- **Provided data**:
=== Section Start ===

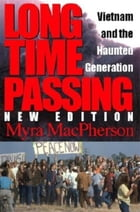 Long Time Passing, New Edition: Vietnam and the Haunted Generation by Myra MacPherson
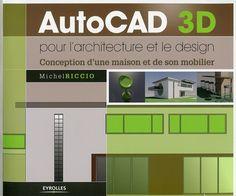Michel Riccio- AutoCad 3D pour l'architecture et le design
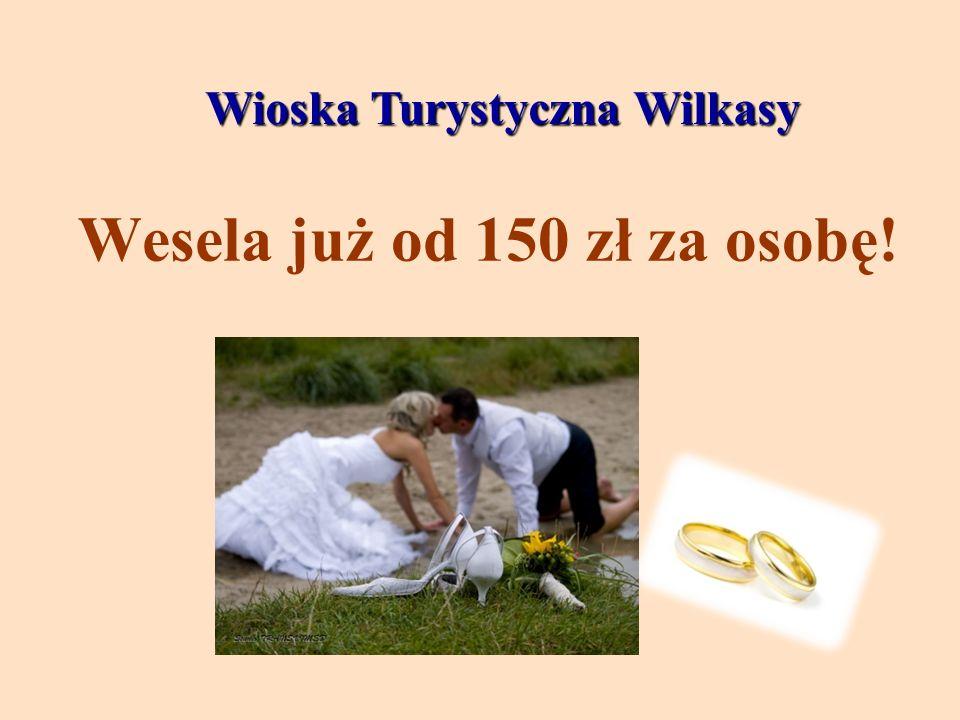Wioska Turystyczna Wilkasy Wioska Turystyczna Wilkasy Wesela już od 150 zł za osobę!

=== Section End ===

- **What is needed**:
Your answer should be every line above, written out exactly, with no pictures.

- **Reply**:
 Long Time Passing, New Edition: Vietnam and the Haunted Generation by Myra MacPherson
Michel Riccio- AutoCad 3D pour l'architecture et le design
Wioska Turystyczna Wilkasy Wioska Turystyczna Wilkasy Wesela już od 150 zł za osobę!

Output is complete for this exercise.